Department of Biostatistics, JHU Bloomberg School of Public Health, Baltimore, MD, USA.
Bioinformatics. 2012 Mar 15;28(6):882-3. doi: 10.1093/bioinformatics/bts034. Epub 2012 Jan 17.
Heterogeneity and latent variables are now widely recognized as major sources of bias and variability in high-throughput experiments. The most well-known source of latent variation in genomic experiments are batch effects-when samples are processed on different days, in different groups or by different people. However, there are also a large number of other variables that may have a major impact on high-throughput measurements.
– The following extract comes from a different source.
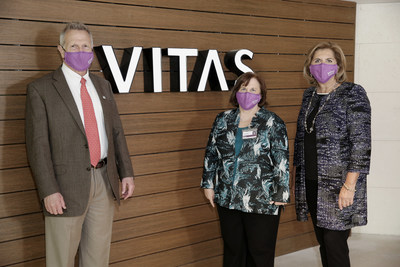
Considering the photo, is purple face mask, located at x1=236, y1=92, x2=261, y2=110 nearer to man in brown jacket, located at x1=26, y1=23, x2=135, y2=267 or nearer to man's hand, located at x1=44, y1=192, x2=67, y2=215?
man in brown jacket, located at x1=26, y1=23, x2=135, y2=267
Here we describe the sva package for identifying, estimating and removing unwanted sources of variation in high-throughput experiments. The sva package supports surrogate variable estimation with the sva function, direct adjustment for known batch effects with the ComBat function and adjustment for batch and latent variables in prediction problems with the fsva function.
异质性和潜在变量现在被广泛认为是高通量实验中偏倚和可变性的主要来源。基因组实验中潜在变化的最著名来源是批次效应——当样本在不同的日子、不同的组或由不同的人处理时。然而,还有大量其他变量可能对高通量测量产生重大影响。在这里,我们描述了 sva 包,用于识别、估计和去除高通量实验中的不必要变异源。sva 包支持使用 sva 函数进行替代变量估计,使用 ComBat 函数直接调整已知的批次效应,以及使用 fsva 函数在预测问题中调整批次和潜在变量。